JOIN( UPSTREAM) wrong output regions and score #92

Closed eirinistam closed 6 years ago

eirinistam commented 6 years ago

With the following query: D1 = SELECT(region: chr == chr4) example_dataset_1; D2 = SELECT(region: chr == chr4) example_dataset_2; RES = JOIN(MD(1), UP; output: RIGHT) D1 D2; MATERIALIZE RES INTO join_11; Received wrong regions ouput and scores join_11.zip picture1

marcomass commented 6 years ago

Related to issue #86 Please Eirini, can you upload also the screen shot?

pp86 commented 6 years ago

@marcomass @eirinistam

0 as score is correct, since the score field of the result is set to 0.0 by the GTF converter. chr4 GMQL Region 180 240 0.0 - . D1.source "GMQL"; D1.feature "Region"; D1.score "0.9"; D1.frame "."; D1.name "."; D1.signal "15"; D1.pvalue "15.1452"; D1.qvalue "-1"; D1.peak "-1"; D2.source "GMQL"; D2.feature "Region"; D2.score "240"; D2.frame "."; D2.name "."; D2.signal "17"; D2.pvalue "11.1675"; D2.qvalue "-1"; D2.peak "-1";

Is the problem with the first green region?Which should not be in the output?
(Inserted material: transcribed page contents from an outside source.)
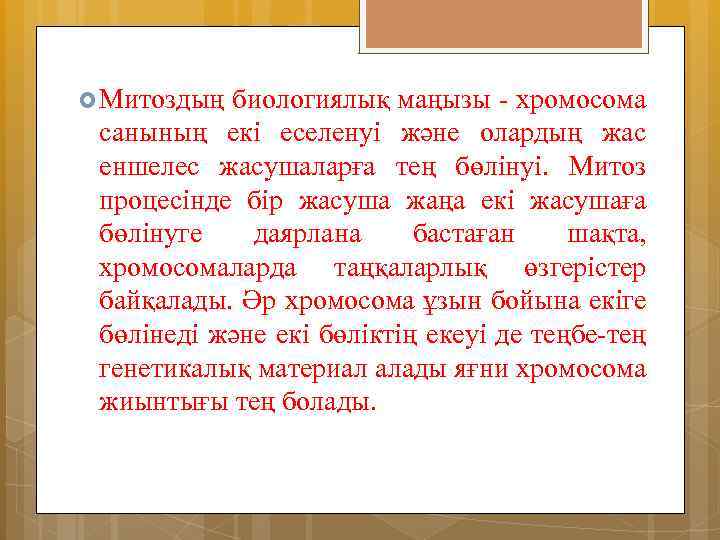 Митоздың биологиялық маңызы - хромосома санының екі еселенуі және олардың жас еншелес жасушаларға тең бөлінуі. Митоз процесінде бір жасуша жаңа екі жасушаға бөлінуге даярлана бастаған шақта, хромосомаларда таңқаларлық өзгерістер байқалады. Әр хромосома ұзын бойына екіге бөлінеді және екі бөліктің екеуі де теңбе-тең генетикалық материал алады яғни хромосома жиынтығы тең болады.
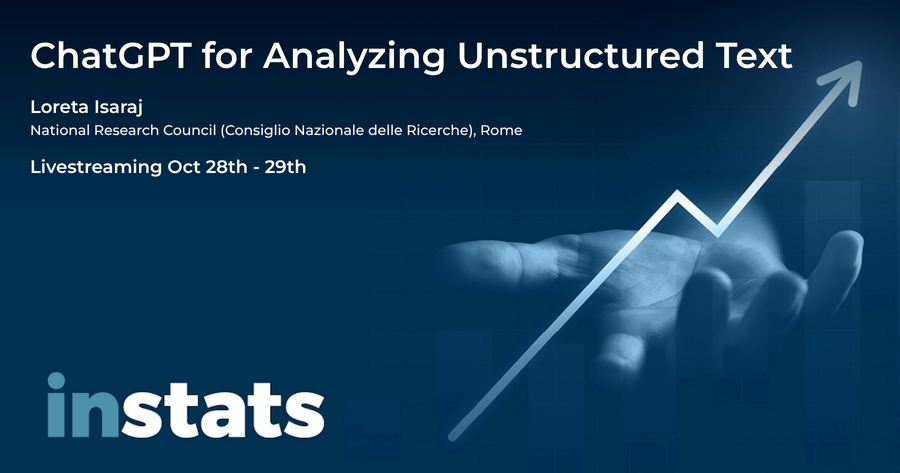 ChatGPT for Analyzing Unstructured Text

Loreta Isaraj

National Research Council (Consiglio Nazionale delle Ricerche), Rome

Livestreaming Oct 28th - 29th

instats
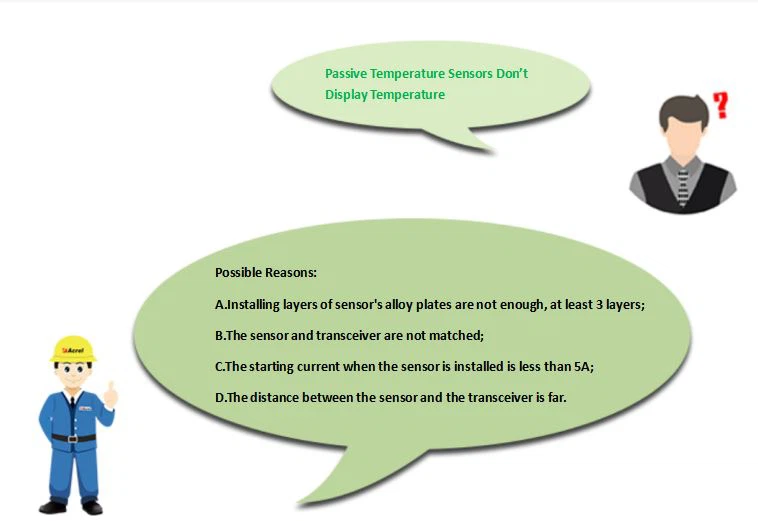 Passive Temperature Sensors Don't Display Temperature

?

Possible Reasons:

A.Installing layers of sensor's alloy plates are not enough, at least 3 layers;

B.The sensor and transceiver are not matched;

C.The starting current when the sensor is installed is less than 5A;

D.The distance between the sensor and the transceiver is far.

Acrel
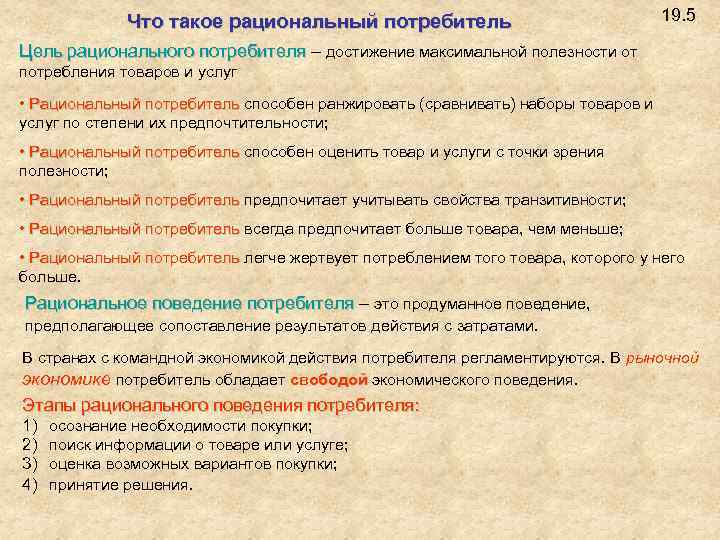 Что такое рациональный потребитель

19.5

Цель рационального потребителя – достижение максимальной полезности от потребления товаров и услуг

• Рациональный потребитель способен ранжировать (сравнивать) наборы товаров и услуг по степени их предпочтительности;

• Рациональный потребитель способен оценить товар и услуги с точки зрения полезности;

• Рациональный потребитель предпочитает учитывать свойства транзитивности;

• Рациональный потребитель всегда предпочитает больше товара, чем меньше;

• Рациональный потребитель легче жертвует потреблением того товара, которого у него больше.

Рациональное поведение потребителя – это продуманное поведение, предполагающее сопоставление результатов действия с затратами.

В странах с командной экономикой действия потребителя регламентируются. В рыночной экономике потребитель обладает свободой экономического поведения.

Этапы рационального поведения потребителя:
1) осознание необходимости покупки;
2) поиск информации о товаре или услуге;
3) оценка возможных вариантов покупки;
4) принятие решения.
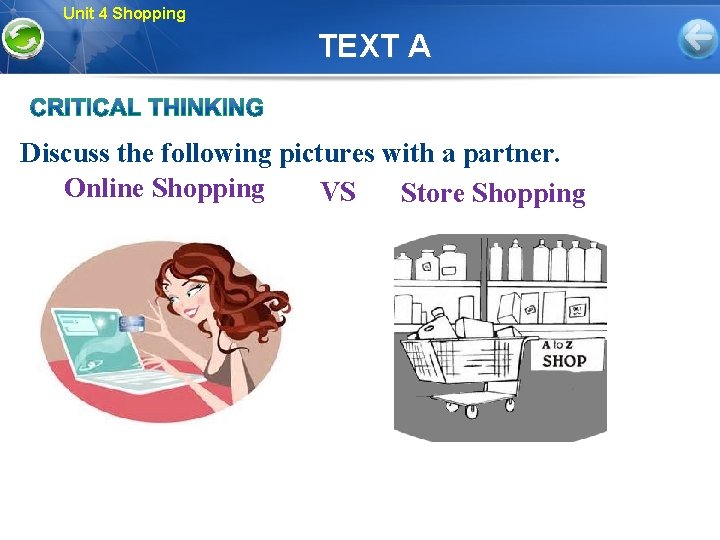 Unit 4 Shopping

TEXT A

CRITICAL THINKING

Discuss the following pictures with a partner.

Online Shopping VS Store Shopping

A to Z SHOP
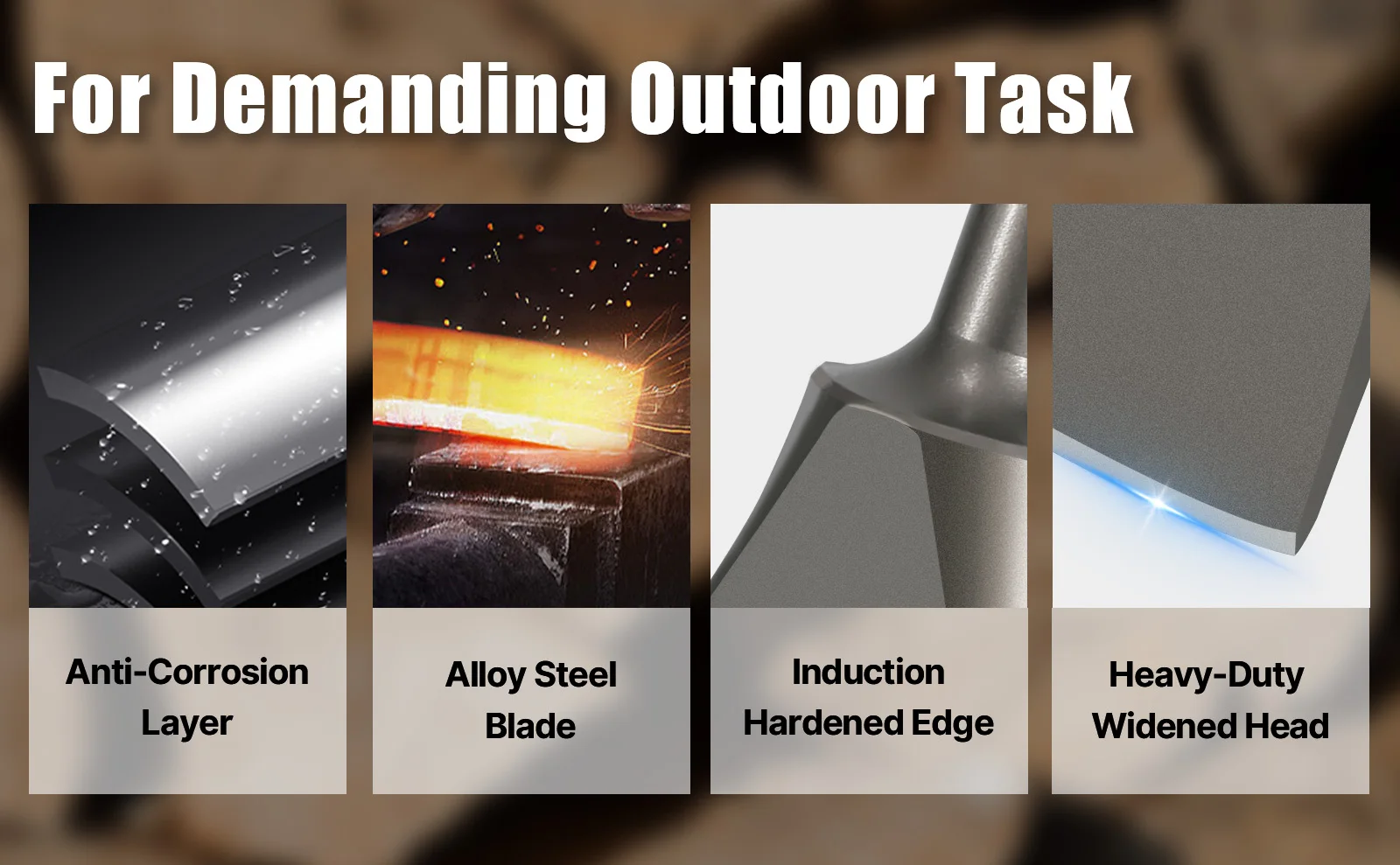 For Demanding Outdoor Task

Anti-Corrosion Layer

Alloy Steel Blade

Induction Hardened Edge

Heavy-Duty Widened Head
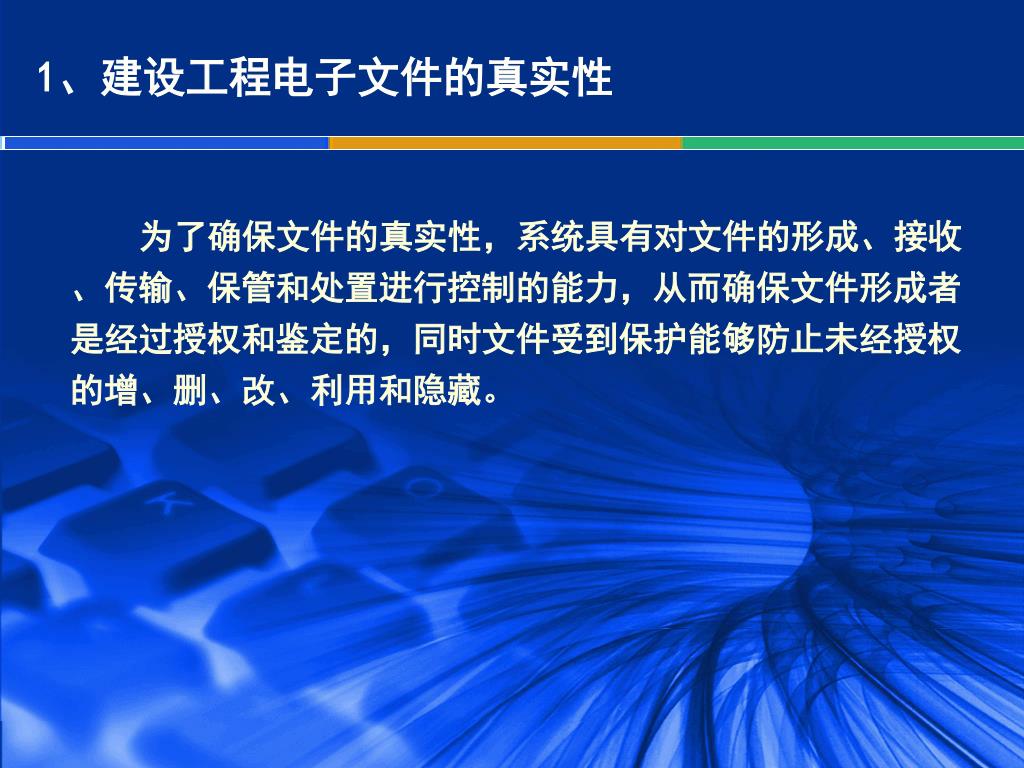 1、建设工程电子文件的真实性

为了确保文件的真实性，系统具有对文件的形成、接收、传输、保管和处置进行控制的能力，从而确保文件形成者是经过授权和鉴定的，同时文件受到保护能够防止未经授权的增、删、改、利用和隐藏。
marcomass commented 6 years ago

@pp86 The predicate must be applied only upstream of the anchor region. Only one copy of the green region on the right should be in the output (it is adjacent to the second blue region). Here the definition: ● in the positive strand (or when the strand is unknown), UP is true for those regions of the experiment whose right-end is lower than, or equal to, the left-end of the anchor, and DOWN is true for those regions of the experiment whose left-end is higher than, or equal to, the right-end of the anchor; ● in the negative strand inequalities are exchanged; ● remaining regions of the experiment must be overlapping with the anchor region.